[Quoted text]
§ §

1 May 2011 | by Mark Johnston

Me! A Member?

‘Membership’ can be a funny concept. You can be a member of a golf club, or a swimming club; you can be a member of a political party, or a professional body; you can belong to an Old Boys’ Association – the possibilities are endless. Membership can mean anything from indulging our leisure interests to expressing our political convictions to displaying the measure of our success in work. But what does membership mean when it comes to the church and does it really matter all that much?

To answer that question we might be tempted to think in the first place about either our own church, or other churches that we’ve had links with in the past; but to do that would be to skew our answers and elevate one particular idea of membership above the rest. What we need to do is to go back to the Bible and see what it has to say about this concept and let that shape our understanding of what membership means.

You are the body of Christ

Speaking to the Christians in Corinth Paul says, ‘Now you are the body of Christ, and each one of you is a part of it’ (1 Cor. 12:27). He is drawing a direct parallel with what he has just been saying about our physical bodies and the way they are made up of many ‘members’ (12:12 – the NIV uses the word ‘parts’ but ‘members’ is a more accurate translation). His point is obvious: the human body only makes sense and can function properly when it is comprised of all the bits God gives it. So the church of Christ only makes sense and can only function properly when all those who profess to be Christians live together and function together as God meant them to.

§ §

[Collected data]
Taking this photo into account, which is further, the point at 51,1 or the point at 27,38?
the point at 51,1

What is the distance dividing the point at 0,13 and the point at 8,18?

§ §

[What you need to do]
1 – In the article on church membership, rewrite the passage that begins at the words "To answer that" and stops after "what membership means.", putting "Scripture" in place of "the Bible".
2 – Condense the paragraph of the article on church membership that opens with "Speaking to the Christians in Corinth" into a short bulleted list that keeps its main facts.
Use only the article on church membership to complete these tasks.

[Solutions per task]
1 –
To answer that question we might be tempted to think in the first place about either our own church, or other churches that we’ve had links with in the past; but to do that would be to skew our answers and elevate one particular idea of membership above the rest. What we need to do is to go back to Scripture and see what it has to say about this concept and let that shape our understanding of what membership means.

2 –
- Paul tells the Christians in Corinth, "Now you are the body of Christ, and each one of you is a part of it" (1 Cor. 12:27).
- He draws a direct parallel with the physical body, which is made up of many "members" (12:12). The NIV says "parts," but "members" is the more accurate translation.
- The human body makes sense and functions properly only when it has all the bits God gives it.
- Likewise, the church makes sense and functions properly only when all who profess to be Christians live and function together as God meant them to.